G

Guest

Guest
Archived from groups: microsoft.public.windowsxp.security_admin,nz.comp (More info?)

If your PC is not connected to a domain, you see in the SP2 Security Center:
* A list of alert settings for the popup warnings
* Pop up warnings appear in the taskbar system notification area such as
"Your antivirus may be out of date."

As soon as you connect your PC to a domain, all these warnings disappear.

Microsoft in its infinite wisdom has not heard of domain users who aren't
plugged into the domain all the time, such as laptop users, or network
outages, or any other circumstance in which users of machines which are
plugged into the network might have their machines fail to continue to be
updated with automatic updates, or fail to receive antivirus updates.

It has apparently not occurred to Microsoft that
* since users can disconnect their machines from the network and still log
in, if the machine is not connected to the domain for an extended period it
might not receive automatic updates and thus be vulnerable
* if the antivirus updating is not working for some reason, the machine's
antivirus product could still become out of date with no warning to the
user.

It's a little much to expect any support from MS either for what is a new
product.
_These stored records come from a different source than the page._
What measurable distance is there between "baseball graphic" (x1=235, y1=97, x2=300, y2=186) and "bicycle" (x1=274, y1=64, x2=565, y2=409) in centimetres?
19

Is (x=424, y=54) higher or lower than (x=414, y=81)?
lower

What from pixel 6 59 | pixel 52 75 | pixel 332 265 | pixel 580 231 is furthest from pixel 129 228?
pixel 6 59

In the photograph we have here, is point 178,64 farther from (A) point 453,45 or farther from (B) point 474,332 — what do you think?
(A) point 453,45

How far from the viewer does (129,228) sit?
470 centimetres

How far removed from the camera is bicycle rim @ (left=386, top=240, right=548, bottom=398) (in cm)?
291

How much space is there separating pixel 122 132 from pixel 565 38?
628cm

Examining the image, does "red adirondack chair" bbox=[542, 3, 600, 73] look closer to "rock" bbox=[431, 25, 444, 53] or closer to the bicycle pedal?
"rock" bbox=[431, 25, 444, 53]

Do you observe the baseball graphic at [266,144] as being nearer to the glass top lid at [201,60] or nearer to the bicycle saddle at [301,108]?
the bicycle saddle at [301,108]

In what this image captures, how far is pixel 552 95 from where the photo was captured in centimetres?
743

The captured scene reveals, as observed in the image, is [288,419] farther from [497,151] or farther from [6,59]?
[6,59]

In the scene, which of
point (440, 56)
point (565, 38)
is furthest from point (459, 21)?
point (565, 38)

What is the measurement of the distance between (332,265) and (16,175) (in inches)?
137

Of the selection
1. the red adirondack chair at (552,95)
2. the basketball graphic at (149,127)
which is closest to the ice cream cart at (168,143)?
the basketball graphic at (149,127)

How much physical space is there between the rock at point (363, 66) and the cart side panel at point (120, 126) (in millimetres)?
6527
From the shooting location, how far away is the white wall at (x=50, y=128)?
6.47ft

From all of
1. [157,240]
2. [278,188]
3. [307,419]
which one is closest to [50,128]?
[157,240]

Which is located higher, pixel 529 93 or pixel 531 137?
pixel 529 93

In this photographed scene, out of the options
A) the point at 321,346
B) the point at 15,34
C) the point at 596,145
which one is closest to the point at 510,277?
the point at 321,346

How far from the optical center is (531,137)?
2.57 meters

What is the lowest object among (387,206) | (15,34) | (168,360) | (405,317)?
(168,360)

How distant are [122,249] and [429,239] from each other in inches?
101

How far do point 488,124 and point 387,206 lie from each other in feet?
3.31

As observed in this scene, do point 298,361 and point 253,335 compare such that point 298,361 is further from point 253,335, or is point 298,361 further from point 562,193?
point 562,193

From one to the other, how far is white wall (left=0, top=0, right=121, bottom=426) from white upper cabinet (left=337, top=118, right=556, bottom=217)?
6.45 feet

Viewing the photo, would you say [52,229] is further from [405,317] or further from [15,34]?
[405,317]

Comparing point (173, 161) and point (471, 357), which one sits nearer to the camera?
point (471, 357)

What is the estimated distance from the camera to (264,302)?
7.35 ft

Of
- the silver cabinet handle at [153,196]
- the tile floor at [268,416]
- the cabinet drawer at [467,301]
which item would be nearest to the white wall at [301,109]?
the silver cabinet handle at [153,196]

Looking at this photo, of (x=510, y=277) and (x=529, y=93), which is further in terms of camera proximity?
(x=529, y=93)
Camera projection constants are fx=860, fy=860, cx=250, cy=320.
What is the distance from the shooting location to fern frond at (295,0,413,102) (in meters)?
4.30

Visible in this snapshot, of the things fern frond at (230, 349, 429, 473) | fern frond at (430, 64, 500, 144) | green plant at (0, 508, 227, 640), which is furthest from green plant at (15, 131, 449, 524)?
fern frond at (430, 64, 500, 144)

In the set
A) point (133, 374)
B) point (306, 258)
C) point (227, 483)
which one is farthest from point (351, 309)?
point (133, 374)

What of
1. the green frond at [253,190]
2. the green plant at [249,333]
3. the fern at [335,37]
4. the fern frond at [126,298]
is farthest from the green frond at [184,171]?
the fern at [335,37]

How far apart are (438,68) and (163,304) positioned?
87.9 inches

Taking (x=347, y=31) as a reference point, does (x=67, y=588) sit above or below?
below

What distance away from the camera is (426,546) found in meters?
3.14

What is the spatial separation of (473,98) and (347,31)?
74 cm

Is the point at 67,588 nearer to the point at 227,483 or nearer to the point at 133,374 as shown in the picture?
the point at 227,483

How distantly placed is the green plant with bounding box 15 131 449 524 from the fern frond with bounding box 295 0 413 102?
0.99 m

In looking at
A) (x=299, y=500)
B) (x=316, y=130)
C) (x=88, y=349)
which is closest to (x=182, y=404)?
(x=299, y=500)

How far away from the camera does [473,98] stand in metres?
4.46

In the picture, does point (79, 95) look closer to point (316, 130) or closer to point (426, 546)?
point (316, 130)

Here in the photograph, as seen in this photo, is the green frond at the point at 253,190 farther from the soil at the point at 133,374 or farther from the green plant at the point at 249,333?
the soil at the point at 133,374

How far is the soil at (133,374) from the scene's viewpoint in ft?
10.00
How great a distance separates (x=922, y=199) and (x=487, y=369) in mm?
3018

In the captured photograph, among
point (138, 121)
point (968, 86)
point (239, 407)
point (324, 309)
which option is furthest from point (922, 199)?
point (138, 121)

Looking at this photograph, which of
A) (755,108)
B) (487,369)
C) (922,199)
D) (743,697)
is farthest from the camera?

There appears not to be one single security document or any useful
information on the Security Center.
 
G

Guest

Guest
Archived from groups: microsoft.public.windowsxp.security_admin,nz.comp (More info?)

Schooltech wrote:

> If your PC is not connected to a domain, you see in the SP2 Security Center:
> * A list of alert settings for the popup warnings
> * Pop up warnings appear in the taskbar system notification area such as
> "Your antivirus may be out of date."
>
> As soon as you connect your PC to a domain, all these warnings disappear.
>
> Microsoft in its infinite wisdom has not heard of domain users who aren't
> plugged into the domain all the time, such as laptop users, or network
> outages, or any other circumstance in which users of machines which are
> plugged into the network might have their machines fail to continue to be
> updated with automatic updates, or fail to receive antivirus updates.
> (snip)

You can turn it on again with a Group Policy setting.

From a previous post by me:

If the computer is member of a domain, the Security Center is
default disabled, and you will see this entry in the Application
event log (Source: SecurityCenter, Event ID: 1807):

"The Security Center service has been stopped. It was prevented
from running by a software group policy."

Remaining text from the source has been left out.